U.S. government blows $200,000 on useless smartphone app

App is 'extremely slow, it looks like butt, and it crashes all the time.'
Written by Adrian Kingsley-Hughes, Senior Contributing Editor

Times are tough, but that doesn't stop the U.S. government from blowing $200,000 on a smartphone app that an Android developer described as 'completely horrible in every way.'


The app in question is the OSHA's (Occupational Safety and Health Administration) Heat Safety Tool. Essentially it is a temperature converter that  takes the current temperature in a location and transforms that into a 'safety level.'

Problem is, it doesn't work. Android developer Rich Jones has this to say about it:

Firstly, it isn't actually capable of the function it is supposed to do.

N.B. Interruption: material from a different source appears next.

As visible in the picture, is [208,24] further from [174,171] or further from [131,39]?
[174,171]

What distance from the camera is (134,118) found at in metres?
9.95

When I first tried the application, it told me that it was currently 140F in Boston. It is also extremely slow, it looks like butt, and it crashes all the time. It is completely horrible in every way. If I had to reproduce it, I'd say that it would take be about 6 hours at the maximum. At my hourly rate of $100, that's $600. Now, the quality of the product didn't surprise me a huge amount - I don't ever expect very much from the federal government. Still, I was curious about how much we taxpayers payed for the program - and it knocked me off my feet.

Jones filed a Freedom of Information Act request to discover the cost of developing the application and was shocked by what he was told.

The application cost $106,467 for the Android version, and an additional $96,000 for the iPhone and (non-existent) BlackBerry version. That's more than $200,000 for less than $2,000 worth of non-functional temperature converters.

The app was developed by Eastern Research Group Inc, a Massachusetts based company owned by AEA Technology, a British corporation.